The concept soon gained international attention and blossomed in Japan, where a dense population in urban areas huddles in the small living space of apartments that ban pets.
Such cat-themed cafes became particularly popular among young workers who were too wrecked and broke to afford fluffy comfort.
For similar reasons, these themed cafes have been a huge success in China since their first opening earlier this decade. Search “cat-theme cafes” on Dianping, China’s online equivalent to the Yellow Pages, and thirty-six different cafes in the locality pop up on screen.
Like many cat lovers, The Nanjinger visited one of the top-ranked cat cafes on the 30th floor of the Xinbai Department Store in Xinjiekou, and learned that cafe patrons, mostly women, pay more for their coffee as a cover charge. A glass of insipid latte, for instance, is ¥40.
While we waited for the transaction on Alipay, a twenty-something service woman, dressed in a French maid’s outfit, required us (in a voice of a five-year-old) to put out our hands so she could squeeze sanitizer on us.
The cafe is contrary to commodious for four American shorthair, three English shorthair, three Scottish folds, a Garfield, and three 4-month-old, kittens.
While the little ones, as yet unneutured, are still curious and engaged with their surroundings, their aunts and uncles are generally too chafed to respond. The older cats, being too lazy to run, are taken by the waist to the perfumed breasts of their visitors, who do not let go until they find the perfect angle for a selfie that captures their heart-shaped face next to the eye-rolling creature, deprived of its arrogant trait as a cat.

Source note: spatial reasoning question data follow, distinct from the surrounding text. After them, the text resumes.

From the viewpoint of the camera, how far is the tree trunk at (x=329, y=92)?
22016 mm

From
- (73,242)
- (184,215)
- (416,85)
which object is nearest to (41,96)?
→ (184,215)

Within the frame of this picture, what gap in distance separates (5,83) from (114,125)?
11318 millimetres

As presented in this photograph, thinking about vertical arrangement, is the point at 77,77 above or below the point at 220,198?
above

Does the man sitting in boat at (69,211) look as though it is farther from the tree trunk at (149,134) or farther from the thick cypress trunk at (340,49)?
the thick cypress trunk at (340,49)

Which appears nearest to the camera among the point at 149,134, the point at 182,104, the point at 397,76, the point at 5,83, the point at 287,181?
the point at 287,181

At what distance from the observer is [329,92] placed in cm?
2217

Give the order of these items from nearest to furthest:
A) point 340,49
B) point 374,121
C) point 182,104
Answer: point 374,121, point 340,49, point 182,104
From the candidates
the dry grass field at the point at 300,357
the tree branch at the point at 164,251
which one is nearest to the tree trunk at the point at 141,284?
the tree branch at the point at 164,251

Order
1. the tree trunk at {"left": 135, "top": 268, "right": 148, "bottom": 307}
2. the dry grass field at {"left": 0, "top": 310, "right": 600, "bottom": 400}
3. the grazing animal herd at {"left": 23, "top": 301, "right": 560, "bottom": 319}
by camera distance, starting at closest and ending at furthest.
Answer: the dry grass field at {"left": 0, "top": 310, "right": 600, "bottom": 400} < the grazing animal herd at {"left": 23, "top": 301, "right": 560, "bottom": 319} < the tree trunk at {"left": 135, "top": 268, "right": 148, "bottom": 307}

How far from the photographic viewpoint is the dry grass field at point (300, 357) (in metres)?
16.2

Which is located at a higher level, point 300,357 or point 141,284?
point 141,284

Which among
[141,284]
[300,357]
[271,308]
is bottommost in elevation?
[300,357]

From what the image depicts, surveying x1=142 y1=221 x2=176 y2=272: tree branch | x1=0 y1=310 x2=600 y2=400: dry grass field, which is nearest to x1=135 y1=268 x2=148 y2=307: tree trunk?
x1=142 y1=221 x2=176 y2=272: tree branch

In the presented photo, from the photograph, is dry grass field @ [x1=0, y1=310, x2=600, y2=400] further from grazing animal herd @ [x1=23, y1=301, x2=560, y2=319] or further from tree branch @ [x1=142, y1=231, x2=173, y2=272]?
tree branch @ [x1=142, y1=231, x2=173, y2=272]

If adults visitors are plain morons, children are downright rankling.
While The Nanjinger was present, a girl trailed a kitten along the table back and forth and shook old cats out of their slumbers, making made them go berserk.
“To be on the level with you, these cats buy me some peace and quiet”, said a mother who sat in a far off corner, minding her own business. When asked why she did not let her daughter have her own pet, the woman took a second before taking her eyes off her phone and looking me in the eye.
“Like cleaning up after her isn’t enough work for me? Look at her; I’d be damned if she didn’t torture the poor animal to death a week later. Why should I spend a few thousand yuan to have a corpse to clean out?”